* Start SUPPLIED PASSAGE *

Anyhow, back to the shoes… My last pair of very comfortable sneakers finally gave up the ghost. It was the last pair of sneakers to bow out from my former vast and eclectic collection of shoes. This nifty pair served my feet well for a good six years, even though the pristine white leather slowly degenerated into crackly, craggly, mottled off-white as the years wore by. I was hanging on to the scruffy pair for two reasons – they were superbly comfortable, and I also did not have another $150 to spare for a new, similar pair.

The cosmos, however, had other ideas, and its elements lined up to send me a very marked directive on a fateful morning two weeks ago: while out walking with Lucy, feeling nauseous and dizzy from sensory triggers and the effort of fighting off anxiety attacks through the night, I absent-mindedly stepped on doggy poo. Not Lucy’s, because I picked hers up – it had to be some other dog’s leavings, whose recalcitrant human had carelessly left behind, thus helping to seal the final destiny of my cherished but bedraggled footwear. Splat! I knew immediately that the squidgy feeling underfoot was very bad news indeed. Try as I might, I could not wipe the stuff off – I tried rubbing the soles on the grass, scraping them along rough pavement etc, but to no avail. The gooey stuff had firmly embedded into every tiny crevice, and the smell wafted up to haunt me throughout the journey home!

* End SUPPLIED PASSAGE *

▶ _REQUIRED TASKS_:
A – In the sneaker story, how long did the last pair of sneakers serve the writer's feet?
B – Extend the sneaker story beyond its final sentence.

* Start SUPPLIED MATERIAL *

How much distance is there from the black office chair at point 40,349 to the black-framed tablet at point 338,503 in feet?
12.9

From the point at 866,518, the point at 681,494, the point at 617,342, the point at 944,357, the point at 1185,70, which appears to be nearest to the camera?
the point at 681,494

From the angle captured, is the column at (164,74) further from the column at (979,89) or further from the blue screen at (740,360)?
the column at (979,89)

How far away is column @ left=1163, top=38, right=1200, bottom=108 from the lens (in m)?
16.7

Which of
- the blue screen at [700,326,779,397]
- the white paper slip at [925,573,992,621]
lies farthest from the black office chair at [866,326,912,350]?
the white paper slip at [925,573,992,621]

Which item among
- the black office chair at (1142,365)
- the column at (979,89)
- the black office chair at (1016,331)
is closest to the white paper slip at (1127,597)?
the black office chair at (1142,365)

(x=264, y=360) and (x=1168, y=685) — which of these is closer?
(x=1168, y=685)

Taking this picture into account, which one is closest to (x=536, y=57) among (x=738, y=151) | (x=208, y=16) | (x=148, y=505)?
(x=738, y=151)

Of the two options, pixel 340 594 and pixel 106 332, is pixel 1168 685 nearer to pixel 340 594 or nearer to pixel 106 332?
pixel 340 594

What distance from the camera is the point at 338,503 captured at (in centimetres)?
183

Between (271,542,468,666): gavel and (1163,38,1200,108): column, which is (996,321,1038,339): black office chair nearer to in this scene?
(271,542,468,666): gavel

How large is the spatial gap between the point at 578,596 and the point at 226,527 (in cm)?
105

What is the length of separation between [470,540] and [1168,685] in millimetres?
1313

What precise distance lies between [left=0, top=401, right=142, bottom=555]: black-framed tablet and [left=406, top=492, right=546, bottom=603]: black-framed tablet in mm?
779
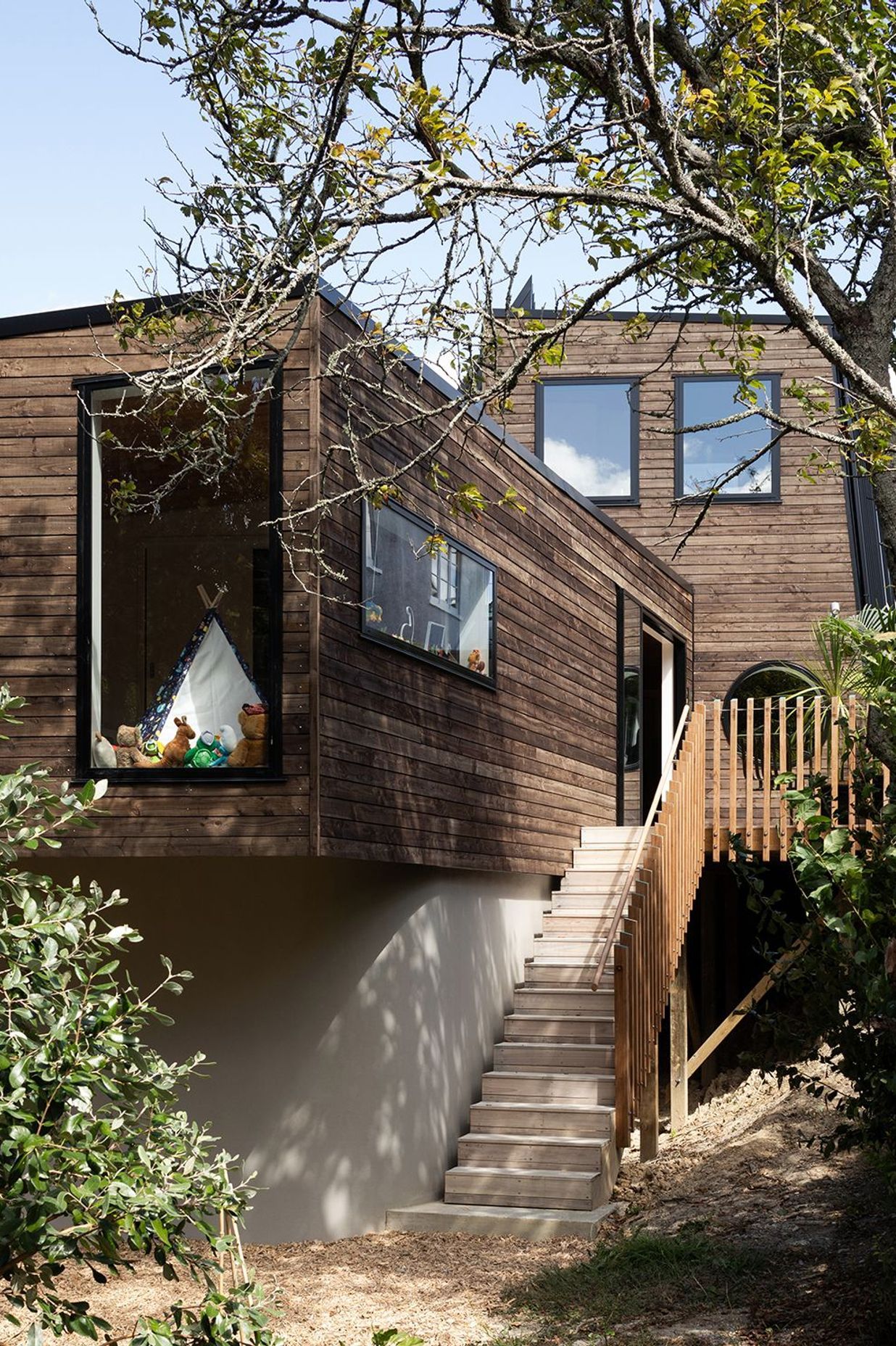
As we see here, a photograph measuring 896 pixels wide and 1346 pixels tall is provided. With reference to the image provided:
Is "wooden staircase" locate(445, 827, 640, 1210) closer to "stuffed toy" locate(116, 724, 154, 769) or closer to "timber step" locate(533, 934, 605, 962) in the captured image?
"timber step" locate(533, 934, 605, 962)

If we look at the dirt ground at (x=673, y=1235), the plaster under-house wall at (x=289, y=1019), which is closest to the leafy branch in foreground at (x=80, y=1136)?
the dirt ground at (x=673, y=1235)

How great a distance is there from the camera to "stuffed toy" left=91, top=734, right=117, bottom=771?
300 inches

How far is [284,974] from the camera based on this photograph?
8523 mm

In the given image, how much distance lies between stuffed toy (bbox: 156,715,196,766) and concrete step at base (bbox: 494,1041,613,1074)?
4.20 meters

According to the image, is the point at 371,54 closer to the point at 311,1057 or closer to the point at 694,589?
the point at 311,1057

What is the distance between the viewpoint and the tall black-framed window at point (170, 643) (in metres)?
7.61

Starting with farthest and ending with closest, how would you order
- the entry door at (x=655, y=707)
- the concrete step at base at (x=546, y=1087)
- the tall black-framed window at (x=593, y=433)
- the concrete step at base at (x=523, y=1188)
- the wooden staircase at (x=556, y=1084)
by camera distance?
the tall black-framed window at (x=593, y=433)
the entry door at (x=655, y=707)
the concrete step at base at (x=546, y=1087)
the wooden staircase at (x=556, y=1084)
the concrete step at base at (x=523, y=1188)

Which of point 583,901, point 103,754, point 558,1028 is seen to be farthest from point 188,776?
point 583,901

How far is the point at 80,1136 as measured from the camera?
138 inches

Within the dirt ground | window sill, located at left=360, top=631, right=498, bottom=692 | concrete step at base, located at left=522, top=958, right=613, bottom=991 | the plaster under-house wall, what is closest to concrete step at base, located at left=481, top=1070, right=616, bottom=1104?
the dirt ground

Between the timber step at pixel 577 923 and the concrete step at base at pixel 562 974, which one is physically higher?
the timber step at pixel 577 923

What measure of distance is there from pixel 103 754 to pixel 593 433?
1088 cm

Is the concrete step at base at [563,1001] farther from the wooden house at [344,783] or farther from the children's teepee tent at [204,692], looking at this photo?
the children's teepee tent at [204,692]

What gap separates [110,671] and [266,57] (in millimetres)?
3366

* End SUPPLIED MATERIAL *

▶ _ANSWERS GIVEN_:
A – A good six years.

B –
I could not bring myself to wash the shoes, it would’ve been too sensorially overwhelming a task at the time (especially in my fragile state, which nearly gave way to a complete and tearful sensory meltdown), so I tossed them. It was a significant act, because it came at the same time as my getting rid of an unequal relationship with a socially forceful person. I felt trapped inside the vortex of crass dramatics, bullied and pushed along to comply with an attention seeking agenda that demanded far too much out of me: an overwhelming connection that was slowly turning quite rancid, its noxious fumes rising like dark plumes overtaking and choking my serenity and peace of mind. The Sneakers-and-Mary-Contrary episode underlined in my sensescape the concrete implication of the phrase, “Something smells really bad!” Into bag and bin: Out, damn’d spot! out, I say!

The search for comfortable shoes that actually appealed to my aesthetic sensibilities has been a life long one. As a child, I was often berated for either being “too picky” and “wasting money” because I could not settle into my new shoes – it scraped, it felt weird, it didn’t ‘walk’ properly, it hurt in myriad ways etc. Buying me shoes did seem a terrible waste, to be fair, but the struggle was very real, although nobody knew at the time that was autism related sensory idiosyncrasy.

Then, much later on, during my Golden-Cage misery years, I tried to drown the voices of physical suffering and mental anguish of the soul-subjugation inside a literal shoe fixation. At my peak, I owned 200 pairs, and every one of them of high quality too. However, even then, comfort was elusive, and only about a dozen or so in the grand collection actually felt comfortable enough to wear for brief periods of time. I loved the aesthetics of dressing up, the artistry and the process. but the actual Being-Dressed was and still is a volatile sensory experience. Clothes, shoes and other adornments are literally painful to the hyper senses – and winter is the worst season in the year for this. Anyway, in the end, where it comes to my weird feet, boots and sneakers are the ultimate winners. I think I shall dedicate all future procurements to this thematic material.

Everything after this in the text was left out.